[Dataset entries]

# # # # #

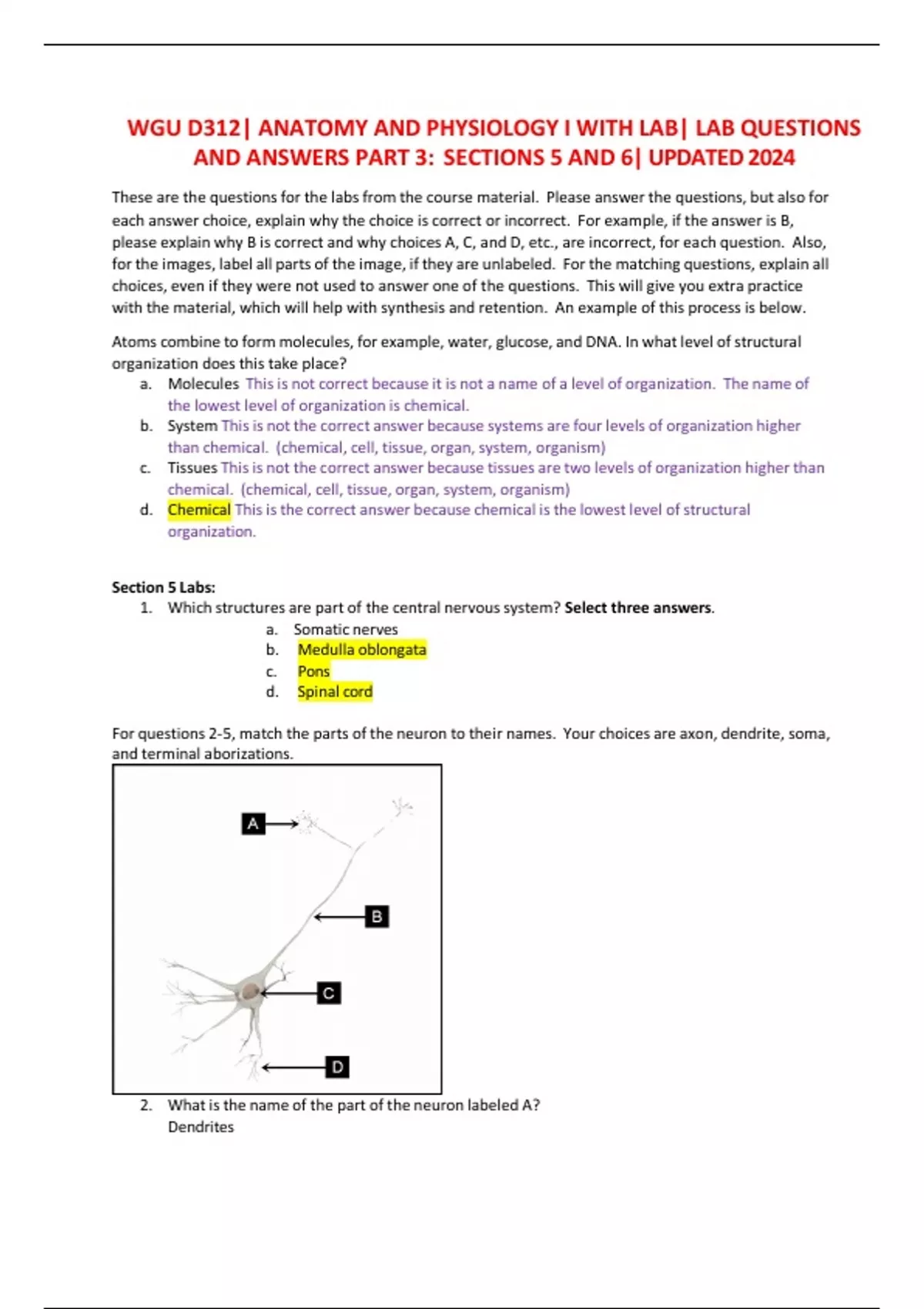 WGU D312| ANATOMY AND PHYSIOLOGY I WITH LAB| LAB QUESTIONS AND ANSWERS PART 3: SECTIONS 5 AND 6| UPDATED 2024

These are the questions for the labs from the course material. Please answer the questions, but also for each answer choice, explain why the choice is correct or incorrect. For example, if the answer is B, please explain why B is correct and why choices A, C, and D, etc., are incorrect, for each question. Also, for the images, label all parts of the image, if they are unlabeled. For the matching questions, explain all choices, even if they were not used to answer one of the questions. This will give you extra practice with the material, which will help with synthesis and retention. An example of this process is below.

Atoms combine to form molecules, for example, water, glucose, and DNA. In what level of structural organization does this take place?
a. Molecules This is not correct because it is not a name of a level of organization. The name of the lowest level of organization is chemical.
b. System This is not the correct answer because systems are four levels of organization higher than chemical. (chemical, cell, tissue, organ, system, organism)
c. Tissues This is not the correct answer because tissues are two levels of organization higher than chemical. (chemical, cell, tissue, organ, system, organism)
d. Chemical This is the correct answer because chemical is the lowest level of structural organization.

Section 5 Labs:
1. Which structures are part of the central nervous system? Select three answers.
a. Somatic nerves
b. Medulla oblongata
c. Pons
d. Spinal cord

For questions 2-5, match the parts of the neuron to their names. Your choices are axon, dendrite, soma, and terminal aborizations.

A
B
C
D

2. What is the name of the part of the neuron labeled A?
Dendrites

# # # # #

- Prompt
Pictures stay out. Repeat only the lines from the beginning of the data through the line that has "a. Molecules This".

- Expected output
 WGU D312| ANATOMY AND PHYSIOLOGY I WITH LAB| LAB QUESTIONS AND ANSWERS PART 3: SECTIONS 5 AND 6| UPDATED 2024

These are the questions for the labs from the course material. Please answer the questions, but also for each answer choice, explain why the choice is correct or incorrect. For example, if the answer is B, please explain why B is correct and why choices A, C, and D, etc., are incorrect, for each question. Also, for the images, label all parts of the image, if they are unlabeled. For the matching questions, explain all choices, even if they were not used to answer one of the questions. This will give you extra practice with the material, which will help with synthesis and retention. An example of this process is below.

Atoms combine to form molecules, for example, water, glucose, and DNA. In what level of structural organization does this take place?
a. Molecules This is not correct because it is not a name of a level of organization. The name of the lowest level of organization is chemical.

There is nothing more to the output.